Feb 12: The doomsday glacier, why we love, neanderthals and humans cave-swapping and more…
Mosquitoes see red and astronomers vs. satellite constellations.


On this week's episode of Quirks & Quarks with Bob McDonald:
The Antarctic's doomsday glacier is in danger of living up to its name
Canadian researcher David Holland, a professor of mathematics, atmosphere and ocean science and director of the Center for Sea Level Change at New York University was standing on an ice shelf in the Antarctic when we caught up with him this week. That shelf is cracking due to the warming Pacific, and it's protecting the Thwaites glacier, a mass of ice the size of England, from collapsing and causing potentially catastrophic sea level rise.

Why we love – A new book surveys the science of love in all its forms
Evolutionary anthropologist Anna Machin thinks human love is as critical as food and water, and she's not being poetic.
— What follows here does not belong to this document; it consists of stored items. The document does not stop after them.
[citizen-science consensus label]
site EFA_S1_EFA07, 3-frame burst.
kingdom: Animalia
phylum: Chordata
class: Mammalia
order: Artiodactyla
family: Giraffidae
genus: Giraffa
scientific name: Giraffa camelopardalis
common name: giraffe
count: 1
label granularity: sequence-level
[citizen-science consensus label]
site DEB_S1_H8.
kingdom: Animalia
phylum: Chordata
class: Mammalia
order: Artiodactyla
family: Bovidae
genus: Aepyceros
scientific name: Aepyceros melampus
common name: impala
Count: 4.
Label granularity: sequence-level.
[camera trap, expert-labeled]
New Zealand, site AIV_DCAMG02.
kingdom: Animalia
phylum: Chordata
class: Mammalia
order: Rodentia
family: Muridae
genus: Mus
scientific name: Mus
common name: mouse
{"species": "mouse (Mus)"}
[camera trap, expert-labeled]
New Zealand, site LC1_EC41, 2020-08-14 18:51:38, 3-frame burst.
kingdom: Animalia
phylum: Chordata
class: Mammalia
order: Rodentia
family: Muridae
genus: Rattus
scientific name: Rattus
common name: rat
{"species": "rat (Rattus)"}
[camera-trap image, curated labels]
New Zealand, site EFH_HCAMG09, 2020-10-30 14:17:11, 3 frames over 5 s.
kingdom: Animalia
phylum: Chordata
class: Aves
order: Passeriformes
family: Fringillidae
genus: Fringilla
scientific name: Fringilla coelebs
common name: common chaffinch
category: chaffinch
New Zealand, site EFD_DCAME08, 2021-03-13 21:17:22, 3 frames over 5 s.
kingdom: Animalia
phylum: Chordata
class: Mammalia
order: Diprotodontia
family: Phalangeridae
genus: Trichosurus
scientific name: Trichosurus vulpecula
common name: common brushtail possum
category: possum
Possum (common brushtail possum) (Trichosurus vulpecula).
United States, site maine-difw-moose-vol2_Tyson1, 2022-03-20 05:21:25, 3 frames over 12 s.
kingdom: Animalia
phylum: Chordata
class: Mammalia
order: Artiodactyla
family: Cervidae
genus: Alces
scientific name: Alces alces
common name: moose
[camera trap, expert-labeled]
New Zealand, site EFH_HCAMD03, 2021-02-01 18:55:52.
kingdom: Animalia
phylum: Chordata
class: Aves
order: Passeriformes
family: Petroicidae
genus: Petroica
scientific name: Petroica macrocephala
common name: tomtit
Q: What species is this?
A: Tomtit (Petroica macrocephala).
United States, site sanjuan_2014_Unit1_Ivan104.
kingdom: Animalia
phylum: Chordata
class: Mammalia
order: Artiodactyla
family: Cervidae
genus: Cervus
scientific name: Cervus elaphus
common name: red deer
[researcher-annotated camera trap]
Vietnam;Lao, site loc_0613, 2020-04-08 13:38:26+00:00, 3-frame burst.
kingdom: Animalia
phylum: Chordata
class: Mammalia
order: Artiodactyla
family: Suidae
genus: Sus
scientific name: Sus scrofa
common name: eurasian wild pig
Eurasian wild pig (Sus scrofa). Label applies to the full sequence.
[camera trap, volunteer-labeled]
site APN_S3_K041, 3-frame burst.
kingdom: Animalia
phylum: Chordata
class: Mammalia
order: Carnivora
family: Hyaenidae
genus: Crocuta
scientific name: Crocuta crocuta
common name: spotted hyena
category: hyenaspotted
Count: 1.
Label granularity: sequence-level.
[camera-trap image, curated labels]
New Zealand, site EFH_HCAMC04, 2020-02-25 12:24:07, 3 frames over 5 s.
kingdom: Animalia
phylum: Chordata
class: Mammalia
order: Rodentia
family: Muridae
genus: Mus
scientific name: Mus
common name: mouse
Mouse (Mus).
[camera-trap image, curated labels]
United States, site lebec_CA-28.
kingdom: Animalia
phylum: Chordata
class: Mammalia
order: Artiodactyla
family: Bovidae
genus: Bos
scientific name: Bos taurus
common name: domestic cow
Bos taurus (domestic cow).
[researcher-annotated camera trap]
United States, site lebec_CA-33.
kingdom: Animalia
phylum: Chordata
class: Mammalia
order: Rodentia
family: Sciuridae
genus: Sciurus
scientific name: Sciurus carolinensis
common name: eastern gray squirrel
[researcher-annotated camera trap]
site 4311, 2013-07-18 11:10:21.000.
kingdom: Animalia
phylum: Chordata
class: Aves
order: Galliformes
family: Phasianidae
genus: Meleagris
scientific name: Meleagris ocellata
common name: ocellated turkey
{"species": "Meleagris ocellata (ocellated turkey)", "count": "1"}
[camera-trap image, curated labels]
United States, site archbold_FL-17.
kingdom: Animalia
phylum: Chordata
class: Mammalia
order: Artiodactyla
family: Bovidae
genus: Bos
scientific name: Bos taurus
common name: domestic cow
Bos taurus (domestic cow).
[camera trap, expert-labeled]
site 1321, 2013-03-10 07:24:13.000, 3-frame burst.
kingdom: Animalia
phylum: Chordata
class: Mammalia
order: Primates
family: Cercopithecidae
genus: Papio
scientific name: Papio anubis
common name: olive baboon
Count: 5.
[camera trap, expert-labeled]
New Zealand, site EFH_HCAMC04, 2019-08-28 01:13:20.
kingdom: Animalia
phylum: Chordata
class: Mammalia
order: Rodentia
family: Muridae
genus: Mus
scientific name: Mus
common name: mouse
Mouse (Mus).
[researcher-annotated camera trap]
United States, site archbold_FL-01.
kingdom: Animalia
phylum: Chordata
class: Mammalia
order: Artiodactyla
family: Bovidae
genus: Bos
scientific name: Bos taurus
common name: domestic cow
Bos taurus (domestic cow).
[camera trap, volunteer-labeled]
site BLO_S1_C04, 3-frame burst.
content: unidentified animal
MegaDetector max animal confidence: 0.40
In a new book Why We Love: the New Science Behind our Closest Relationships, she surveys what we've learned about love in all its forms — romantic and parental love, the love of friends and religious devotion and more. And she explores the fundamental neurobiology of what she characterizes as the 'bribe' nature has evolved to reward us for propagating our social species.


Neanderthals and humans swapped a cave in France over millennia
The oft-told story of how modern humans swept into Europe, where they swiftly replaced the Neanderthals, is being challenged by exciting new evidence. Tom Higham, an anthropologist at the University of Vienna, was part of a team that examined a cave dwelling in France, finding that it was alternately occupied by Neanderthals and humans over thousands of years. The findings, published in the journal Science Advances, shed new light on the story of early humans in Europe.

Mosquitos see red to find humans to feed on
Mosquitoes know we are in the vicinity because they can smell the carbon dioxide we exhale. But new research by Dr. Jeffrey Riffell, a biologist from the University of Washington in Seattle has found that they home in on our location because that scent stimulates them to look for anything in the red-orange colour spectrum, which includes human skin, regardless of pigmentation. His research was published in Nature Communications.


Astronomers are fighting back against satellite constellations
The International Astronomical Union has formed a new centre to engage with the growing problem of satellite constellations interfering with their observations. Tens of thousands of new mini-satellites, deployed in low-Earth orbit, will bring Internet access to people around the globe — but they also clutter up the sky, photo-bombing the images of the cosmos that astronomers are trying to capture, and hampering research. Piero Benvenuti of the University of Padua, who will direct the new centre, explains how they'll work to mitigate the harm caused by these satellites.